**Quoted passage:**

Detection and isolation of abnormal sub-module in an offshore MMC-HVDC system

Abstract

The cost of downtime and maintenance of any component of the offshore HVDC transmission system is higher than its equivalent onshore one. To prevent this, it is essential to detect any sign of hardware degradation and replace it with a healthy component. This paper presents a new way of detecting any possible deterioration of sub-module capacitance based on the measured feedback on the MMC-HVDC system. Here, the capacitor voltages are estimated using an analytical model and compared with the measured voltages. Initially, the method is verified with an independent sub-module during charging, closed-loop control, and discharge periods. It is then extended to a complete MMC-HVDC system during its operation. The simulation results demonstrate that the proposed method identifies the abnormal sub-module, isolates it, and replaces with a healthy, redundant module, without affecting the normal operation of the MMC-HVDC system.

Appendix

1.1 Derivation of analytical method

Time domain solution to the state equation is derived using the final and initial values of the states and their derivatives. Derivation for nth order dynamic solution with application to MMC-HVDC system is presented in detail in another work [30], by the present authors. To make this paper self-explanatory, some of the details from this are covered here.

Consider state space matrix of sub-module with 3 states:

$$\dot{{\varvec{X}}}({\varvec{t}})={\varvec{A}}{\varvec{X}}({\varvec{t}})+{\varvec{B}}{\varvec{U}}({\varvec{t}})$$

(19)

**Source excerpt:**
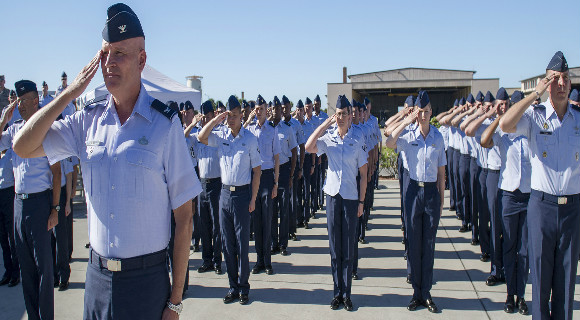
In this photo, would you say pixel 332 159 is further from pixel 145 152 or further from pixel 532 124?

**To be done:**
• A. In the HVDC sub-module paper above, list the periods during which the detection method is first checked on an independent sub-module.
• B. Pick up the HVDC sub-module paper right after equation (19) and keep writing it.

**Responses in order:**
• A.
- Charging
- Closed-loop control
- Discharge

• B.
There are two sets of initial and final conditions of time domain solution, one set from (19) and the other set from inverse Laplace form. The final solution is obtained by equating both sets of initial conditions. The initial value of first-order derivative is obtained (19) as written as follows:

$$\dot{{\varvec{X}}}\left(0\right)=\frac{d{\varvec{X}}\left({\varvec{t}}\right)}{dt}\boldsymbol{ }\left(t\to 0\right)={\varvec{A}}{\varvec{X}}\left(0\right)+{\varvec{B}}{\varvec{U}}\left(0\right)$$

(20)

Continue to take derivative treating input to be constant and substitute the initial value:

$$\begin{aligned}\ddot{{\varvec{X}}}\left(0\right)&=\frac{{d}^{2}X\left(t\right)}{d{t}^{2}}\left(t\to 0\right) ={\varvec{A}}\left({\varvec{A}}{\varvec{X}}\left(0\right)+{\varvec{B}}{\varvec{U}}\left(0\right)\right)\end{aligned}$$

(21)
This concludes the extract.